- YOUR GOAL:
Do these three statements agree with the article on Ebola biomarkers? For each, answer yes or no and quote the article's deciding words. (a) The study's results were published in the journal Cell Host & Microbe. (b) The blood samples were collected during an outbreak in Sierra Leone in 2015. (c) The Wisconsin team obtained more blood samples from patients who survived than from patients who died.

━━ PROVIDED PASSAGE ━━

Unlocking the secrets of Ebola
Scientists have identified a set of biomarkers that indicate which patients infected with the Ebola virus are most at risk of dying from the disease.
The results come from scientists at the Department of Energy's Pacific Northwest National Laboratory and their colleagues at the University of Wisconsin-Madison, Icahn School of Medicine at Mount Sinai, the University of Tokyo and the University of Sierra Leone. The results were published online Nov. 16 in the journal Cell Host & Microbe.
The findings could allow clinicians to prioritize the scarce treatment resources available and provide them to the sickest patients, said the senior author of the study, Yoshihiro Kawaoka, a virology professor at the UW-Madison School of Veterinary Medicine.
The focus of the study were blood samples from Ebola patients that were obtained during the outbreak in Sierra Leone in 2014. The Wisconsin team obtained 29 blood samples from 11 patients who ultimately survived and nine blood samples from nine patients who died from the virus. The Wisconsin team inactivated the virus according to approved protocols, developed in part at PNNL, and then shipped the samples to PNNL and other institutions for analysis.

━━━
━━ MATERIAL SUPPLIED ━━

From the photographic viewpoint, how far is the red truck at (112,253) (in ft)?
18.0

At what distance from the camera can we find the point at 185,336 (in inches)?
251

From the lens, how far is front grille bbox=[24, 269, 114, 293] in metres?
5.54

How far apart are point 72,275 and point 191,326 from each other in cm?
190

━━━
━━ MATERIAL SUPPLIED ━━

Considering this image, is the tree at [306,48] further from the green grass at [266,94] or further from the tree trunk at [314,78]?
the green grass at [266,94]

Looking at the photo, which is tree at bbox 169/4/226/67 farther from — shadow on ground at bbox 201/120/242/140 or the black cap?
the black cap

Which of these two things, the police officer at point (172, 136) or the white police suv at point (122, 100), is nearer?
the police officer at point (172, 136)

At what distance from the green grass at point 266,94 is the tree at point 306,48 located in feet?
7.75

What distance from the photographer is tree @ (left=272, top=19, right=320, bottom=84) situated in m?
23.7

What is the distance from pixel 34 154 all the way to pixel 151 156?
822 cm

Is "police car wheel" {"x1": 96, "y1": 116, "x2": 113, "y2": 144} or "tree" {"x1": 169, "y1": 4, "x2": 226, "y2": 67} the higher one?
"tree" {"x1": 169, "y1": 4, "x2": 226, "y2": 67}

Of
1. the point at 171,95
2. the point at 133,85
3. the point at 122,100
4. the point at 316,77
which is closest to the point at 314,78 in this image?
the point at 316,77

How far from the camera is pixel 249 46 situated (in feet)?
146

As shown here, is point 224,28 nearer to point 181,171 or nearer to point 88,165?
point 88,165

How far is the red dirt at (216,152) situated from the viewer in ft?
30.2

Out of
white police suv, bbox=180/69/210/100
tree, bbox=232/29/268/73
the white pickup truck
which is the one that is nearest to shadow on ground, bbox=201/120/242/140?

━━━

- RESPONSE:
(a) Yes: "The results were published online Nov. 16 in the journal Cell Host & Microbe."
(b) No: "obtained during the outbreak in Sierra Leone in 2014"
(c) Yes: "29 blood samples from 11 patients who ultimately survived and nine blood samples from nine patients who died from the virus"